"""

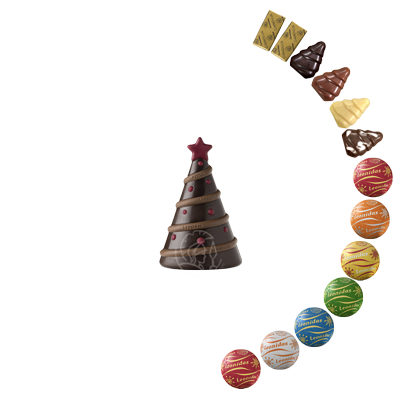 Sachet Sapin de Noël M Noir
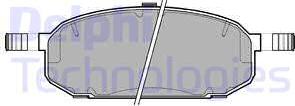 Delphi LP1066 - Brake Pad Set, disc brake autospares.lv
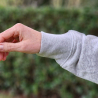 Sudadera gris para montar a caballo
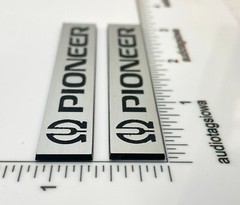 Pioneer Speaker Badge Logo -Custom Made Incised Silver 3 inch 3D PAIR
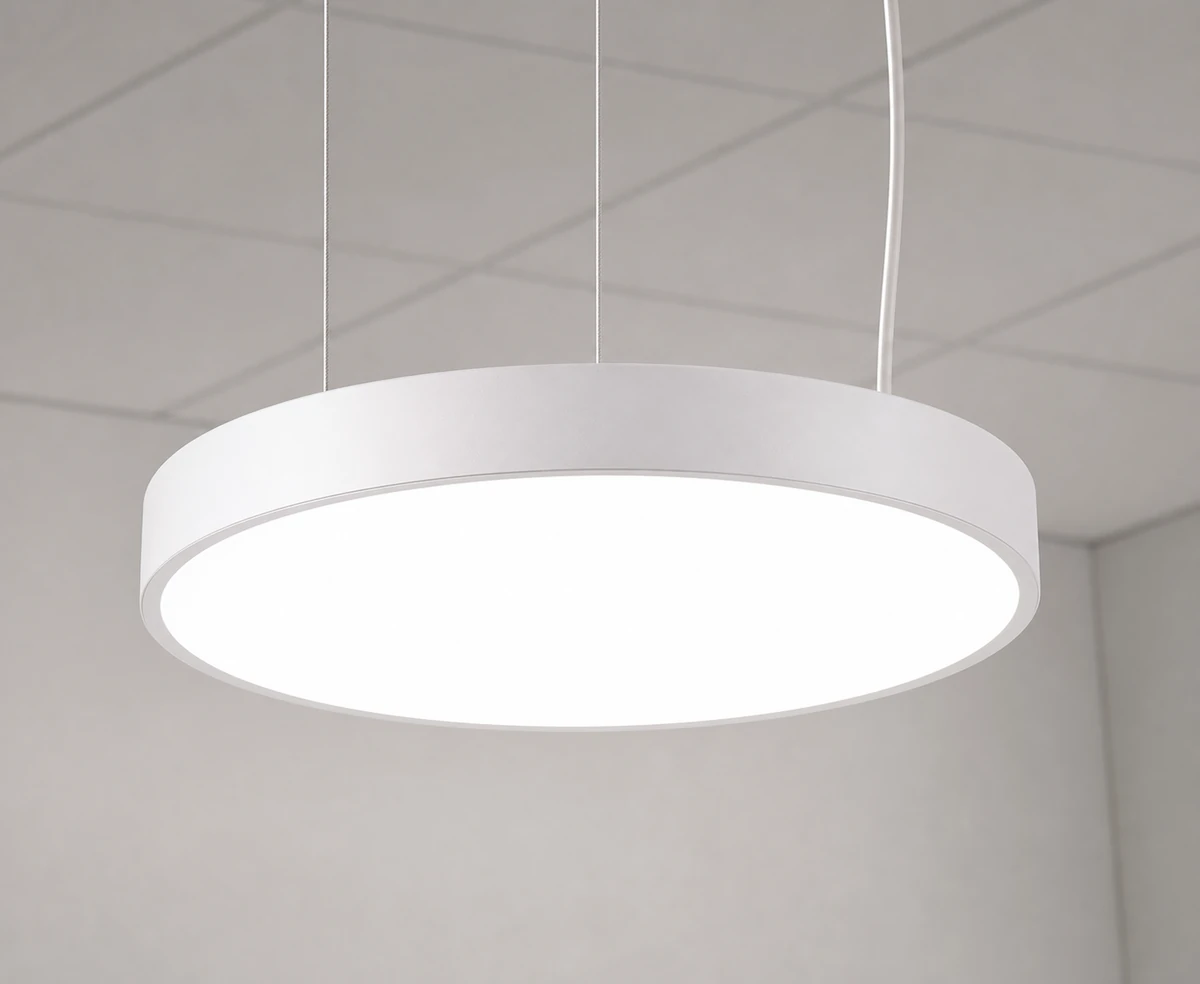 Radiant ring LED pendant light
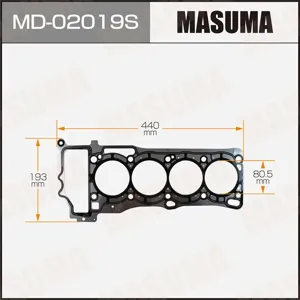 MASUMA MD02019S Прокладка ГБЦ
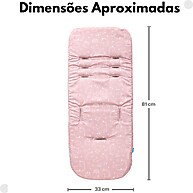 Almofada Carrinho Buba Unicórnio Rosa – Conforto e Estilo para o Bebê - imagem 2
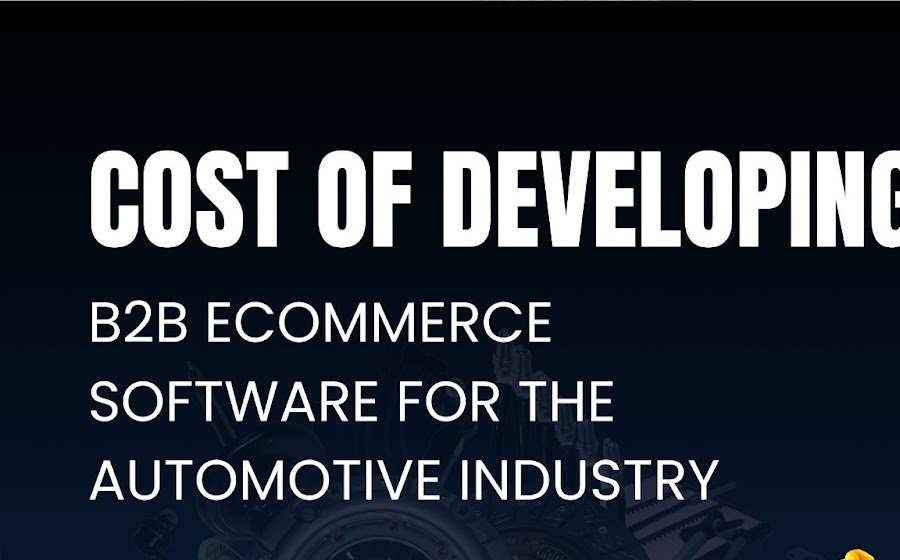 autoparts ecommerce software development cost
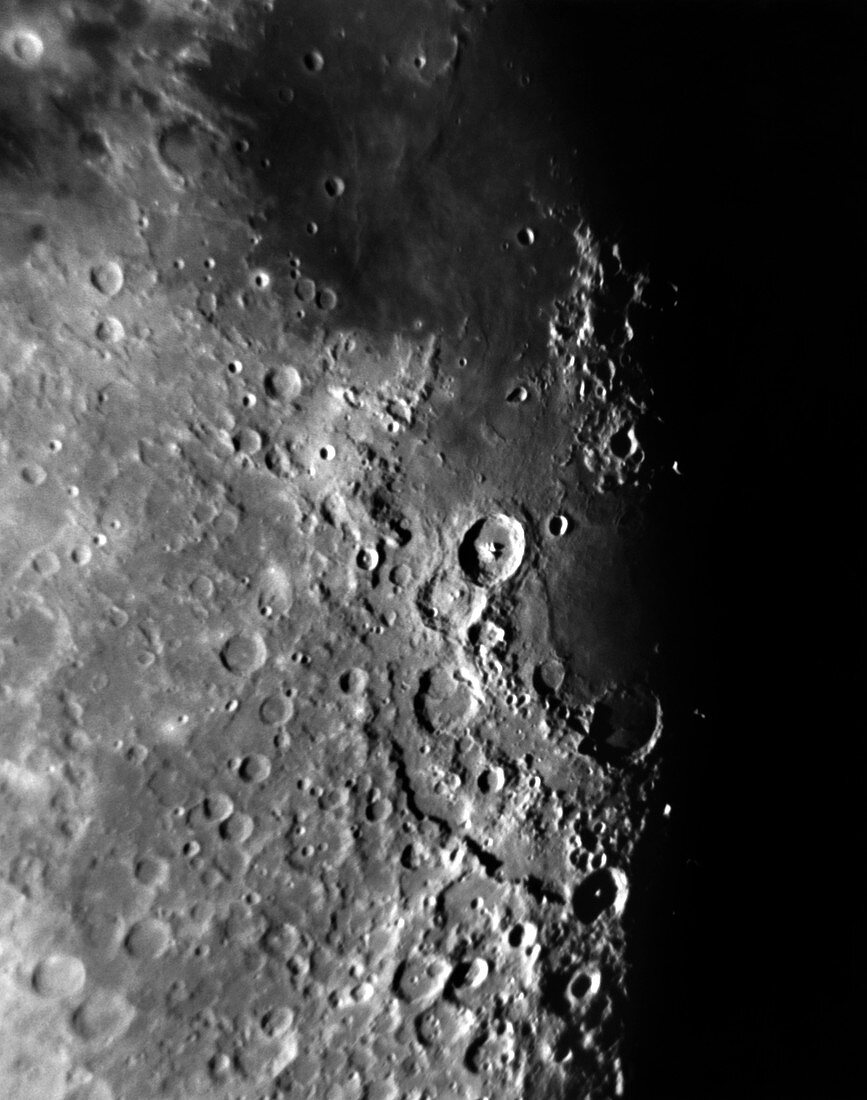 Moon surface detail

"""

**About this task**
Arrange every line of the listing above as a Markdown table with the columns "No." and "Caption," numbering each row and omitting any blank lines. Include only the text, without the pictures.

**Answer below**
| No. | Caption |
|---|---|
| 1 |  Sachet Sapin de Noël M Noir |
| 2 |  Delphi LP1066 - Brake Pad Set, disc brake autospares.lv |
| 3 |  Sudadera gris para montar a caballo |
| 4 |  Pioneer Speaker Badge Logo -Custom Made Incised Silver 3 inch 3D PAIR |
| 5 |  Radiant ring LED pendant light |
| 6 |  MASUMA MD02019S Прокладка ГБЦ |
| 7 |  Almofada Carrinho Buba Unicórnio Rosa – Conforto e Estilo para o Bebê - imagem 2 |
| 8 |  autoparts ecommerce software development cost |
| 9 |  Moon surface detail |